What you will do:
1) In the post on integrating AI into GNOME, what is the name of the KDE-based speech recognition project it mentions?
2) Carry on the post about integrating AI into GNOME from its last sentence, in the same voice and style.

Integrate AI into GNOME
In recent years and months there have been various advancements in the field of AI. I believe it’s important to integrate these advancements into GNOME, hence I want to create this whiteboard ticket. I have various suggestions on how we could implement this integration, sorted how much feasible this idea might be: Beginning from current open source to mid term ideas.
1.) various models have been published that enable very good speech recognition. There’s also a project based on KDE called SpeechNote https://github.com/mkiol/dsnote, and I think it would be useful to integrate this into the GNOME system. If technical AI details should be communicated we need to clarify questions such as which model we should use and how we can communicate the capabilities and differences of the various models (very important: how much GPU memory does it need?). Should we use different models from different sources like DeepSpeach, Vosk? What about specialized models for specific areas, like medicine for example? Many of other models integrated into SpeechNote also offer a very good text-to-speech function, which could be very important for the field of accessibility.
2.) Newer models can describe images and also understand language very well. I believe this could improve our search. For example, images could be described by a model. This could happen automatically in the background and would make tagging by user redundant, as we now have a relatively good search. I never used tagging images, partly I didn't have time. After the background models described the local images, one could search for "beaches" and would get all beach images.
3.)In the medium term, the question naturally arises as to how we can deal with text commands. Language models are very good understand different ways of commands. For example, “Show me the map of so and so” or “What is the way from A to B?” or “Show all pictures taken in Warsaw”. All of this is possible today and could be executed with an appropriate language model in the search or a command bar. How do we design the GNOME search then? Also how to desing the command structure?

Stored data:
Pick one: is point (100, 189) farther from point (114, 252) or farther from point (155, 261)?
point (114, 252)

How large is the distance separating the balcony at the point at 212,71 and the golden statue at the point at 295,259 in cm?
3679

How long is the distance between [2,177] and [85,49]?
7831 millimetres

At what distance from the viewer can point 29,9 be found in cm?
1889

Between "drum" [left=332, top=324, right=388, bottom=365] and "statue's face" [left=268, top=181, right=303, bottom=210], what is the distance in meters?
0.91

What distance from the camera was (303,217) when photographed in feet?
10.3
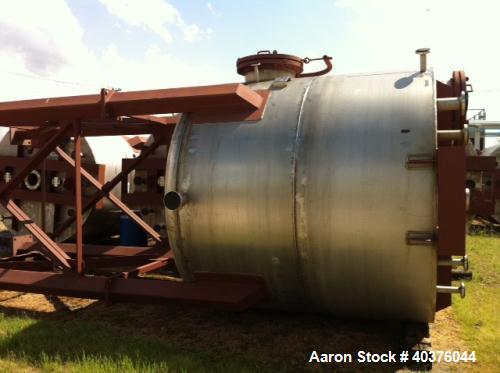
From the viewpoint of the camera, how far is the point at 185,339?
15.1ft

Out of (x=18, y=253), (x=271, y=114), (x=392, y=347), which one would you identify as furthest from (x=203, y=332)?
(x=18, y=253)

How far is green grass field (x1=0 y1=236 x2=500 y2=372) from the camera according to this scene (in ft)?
12.9

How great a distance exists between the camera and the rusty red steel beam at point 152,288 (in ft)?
14.0

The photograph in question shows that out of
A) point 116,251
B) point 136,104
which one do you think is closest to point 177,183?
point 136,104

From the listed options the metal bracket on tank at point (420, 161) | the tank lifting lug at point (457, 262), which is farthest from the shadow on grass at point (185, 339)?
the metal bracket on tank at point (420, 161)

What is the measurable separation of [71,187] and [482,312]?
273 inches

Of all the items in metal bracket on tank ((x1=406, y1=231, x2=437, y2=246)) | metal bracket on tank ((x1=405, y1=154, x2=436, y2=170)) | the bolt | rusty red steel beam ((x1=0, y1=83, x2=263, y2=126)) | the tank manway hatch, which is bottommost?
metal bracket on tank ((x1=406, y1=231, x2=437, y2=246))

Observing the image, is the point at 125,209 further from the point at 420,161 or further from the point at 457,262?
the point at 457,262

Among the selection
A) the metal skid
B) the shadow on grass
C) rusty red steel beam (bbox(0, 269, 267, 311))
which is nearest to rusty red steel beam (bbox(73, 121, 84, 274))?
the metal skid

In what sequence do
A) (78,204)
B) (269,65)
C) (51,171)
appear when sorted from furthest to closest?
(51,171), (269,65), (78,204)

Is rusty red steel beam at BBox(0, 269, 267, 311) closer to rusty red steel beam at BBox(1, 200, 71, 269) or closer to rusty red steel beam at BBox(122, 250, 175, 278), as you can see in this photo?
rusty red steel beam at BBox(1, 200, 71, 269)

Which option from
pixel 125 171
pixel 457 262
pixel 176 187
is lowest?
pixel 457 262

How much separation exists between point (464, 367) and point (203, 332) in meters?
2.56

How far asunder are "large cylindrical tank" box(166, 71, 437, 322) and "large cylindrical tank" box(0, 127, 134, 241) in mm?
4466
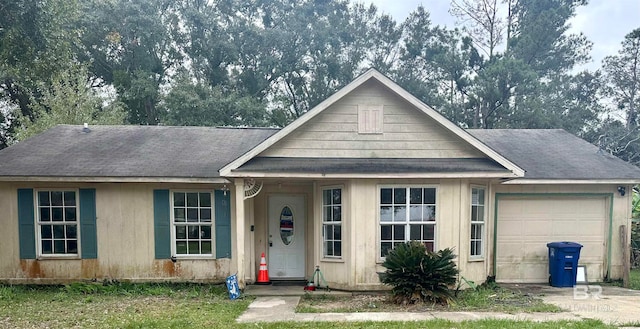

Your written answers:
1) SpeechNote

2)
4.) There is the idea of integrating a help window in the terminal, which helps one to enter a command when one does not have it at hand like chatGPT or phind offer today.
5.) A new type of interaction with computers has emerged, namely the chat window. This of course also raises certain data protection questions and there are certainly many people in Open Source who value that their model is executed locally. Therefore, the question arises as to how a chat window could be integrated. These models do can be executed offline and have integration into the GNOME system.
6.) In the medium term, the question arises whether strictly defined user interfaces are still up to date or whether the user interfaces are becoming more fluid as an AI model could create it. Here too, there are already initial discussions and considerations as to how fluid a user interface should be. This is more a philosophical question but I think the design team should be aware of.
I hope these suggestions are helpful and I look forward to further discussions and feedback.